» **Extracted records**

----

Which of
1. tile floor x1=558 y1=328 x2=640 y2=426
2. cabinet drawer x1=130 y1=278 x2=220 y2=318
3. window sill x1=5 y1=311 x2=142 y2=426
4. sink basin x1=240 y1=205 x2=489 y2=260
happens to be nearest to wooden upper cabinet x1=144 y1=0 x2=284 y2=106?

----

Convert every line of the entries above into a single numbered list, omitting any blank lines.

1. Which of
2. 1. tile floor x1=558 y1=328 x2=640 y2=426
3. 2. cabinet drawer x1=130 y1=278 x2=220 y2=318
4. 3. window sill x1=5 y1=311 x2=142 y2=426
5. 4. sink basin x1=240 y1=205 x2=489 y2=260
6. happens to be nearest to wooden upper cabinet x1=144 y1=0 x2=284 y2=106?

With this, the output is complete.